Annuity value declines with 'health-care shocks'

Focus

Full time employment: Posting here.
Joined
Oct 10, 2009
Messages
640
This post in the Nerd's Eye View blog (new to me) brings up some interesting points if you're pondering an annuity. In a nutshell:

The Reichling/Smetters research represents a significant breakthrough, in that it shows why even a rational (but somewhat risk-averse) investor would choose not to annuitize, even if there is no bequest motive and the sole goal is to fund retirement, due to a combination of the illiquidity of the contract and the fact that its implicit value declines in the face of health care shocks when the need for money actually rises.
 
Just scanning the paper, it seems that "health care shocks" = need for long term care. They assume that most people will not buy LTC insurance. So, it's not surprising that they would conclude that most people should hold liquid assets rather than annuitize.

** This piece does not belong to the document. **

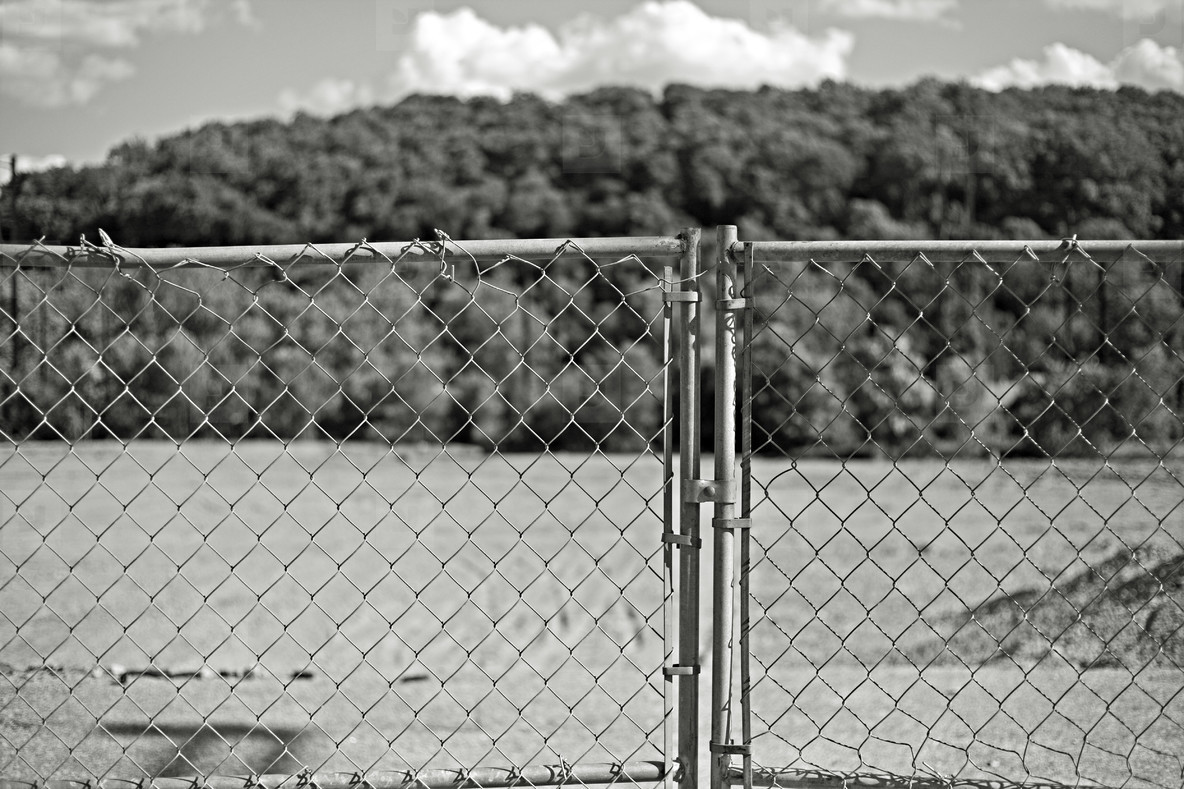 chain link fence and trees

That may be accurate, but if that's the core finding, their abstract should have been worded differently. They should have said "If people can't/don't insure against LTC costs, then it's rational to avoid annuities and keep cash."
 
I jumped to the paper and didn't read the article. Going back to the article, the last paragraph seems like a good summary
the bottom line is that the Reichling/Smetters study represents a significant new connection between the academic research on immediate annuitization and what financial planning practitioners observe in the real world - that people like to maintain liquidity and reserves against the unexpected risks of life (such as health shocks),
 
the bottom line is that the Reichling/Smetters study represents a significant new connection between the academic research on immediate annuitization and what financial planning practitioners observe in the real world - that people like to maintain liquidity and reserves against the unexpected risks of life (such as health shocks),
So I'm not the only one who rejects the idea of turning over to an insurance company a big chunk of what took me 40+ years to save up? :cool:
 
So I'm not the only one who rejects the idea of turning over to an insurance company a big chunk of what took me 40+ years to save up? :cool:

The insurance company loves you and wants you to be happy.
 
So I'm not the only one who rejects the idea of turning over to an insurance company a big chunk of what took me 40+ years to save up? :cool:

Yep. And, it seems you're rational too, as the article goes on to say...

"...and that in such a world for retirees in particular, immediate annuities may actually be one of the least effective solutions to address such concerns, due to the fact that their value is adversely correlated to the very health shocks against which retirees are trying to protect. Accordingly, the reality may be that the low use of immediate annuities is not a behavioral fallacy or due to a lack of consumer education, but simply an entirely rational way to handle the uncertainties of future changes in life and health."

So, you've still got a wad of $$$ and you're rationale. I'd say that makes this a banner day.